Here's a trick I've learned. I have my doc prescribe 50 mg. tablets and then I break them in half. So, a thirty day supply lasts me 60 days. My doctor know that this is what I do and it is a good money saver. Also, you might want to try Elavil if you can take it. It is generic and very inexpensive.

Wishing you a good mental health and pain free day.

Cari

sharon429
07-28-2004, 06:10 PM
hi Cari,

Thank you for answering my post. Is Elavil a antidepressant also? Do you know if I could still nurse my baby with it? I'm seriously thinking of going back on the Zoloft only because of the pain. I also still have a full bottle in the cabinet. My doctor prescribed me a 50 mg. bottle and I had to break off another one to make it 75 mg. If I got the 100 mg. it was impossible to slither off a piece.
I'm going to try and stick it out until September when my husband insurance kicks in. I also notice a shortege of temper with my kids. Expecially when my IC is bothering me so much. It was touph finally getting off the Zoloft - I would hate to have to go back on.

Sharon

CareBear
07-29-2004, 05:04 AM
Hi Sharon,

Elavil is an antidepressant in the tricyclic family. My sheet from the pharmacy says that it is excreted in breast milk. Since I have been back on the Zoloft, my temper and mood have been much improved. I am only taking 25mg., because I was getting overly hyper and dizzy from 50. So, 25 mg although it is considered a pediatric dose, works just fine for me and my pain is pretty much gone. :woohoo: :woohoo: As long as I don't overdo it.
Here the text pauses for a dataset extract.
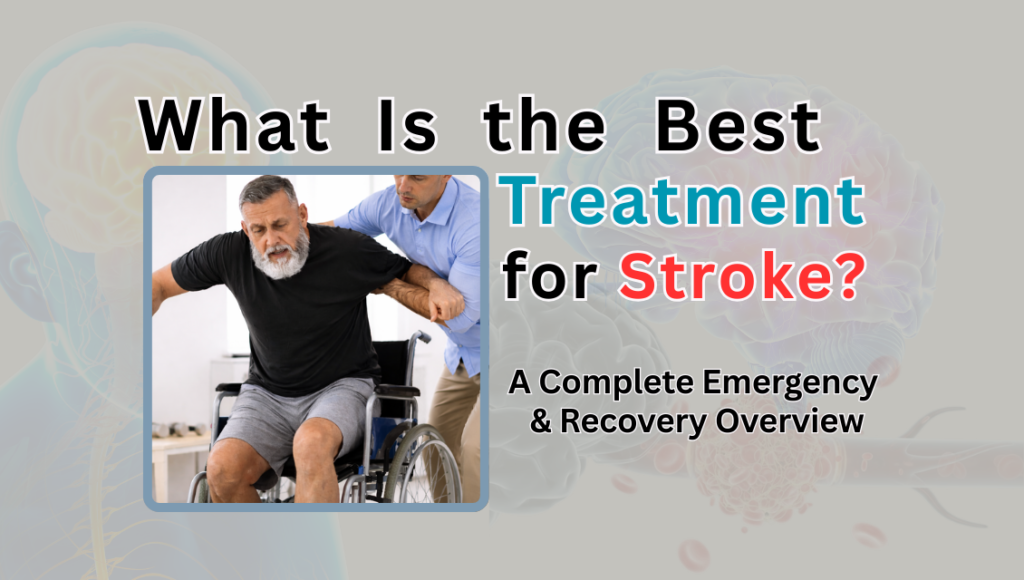 What Is the Best Treatment for Stroke?

A Complete Emergency & Recovery Overview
That is a hard thing these days with 2 small children and we are moving in 5 days!!!!!!!!!!!!!

If you check the main ICN website, I think they have a section that goes over all the different med options you have. Take the sheet to your doctor and see what he/she thinks. Elavil has been a life-changing medicine for me!!!

Have a pain-free day!

P.S. If you don't have the IC Survival Guide by Dr. Robert Moldwin, I would strongly recommend it! It also has been life-changing and empowering for me.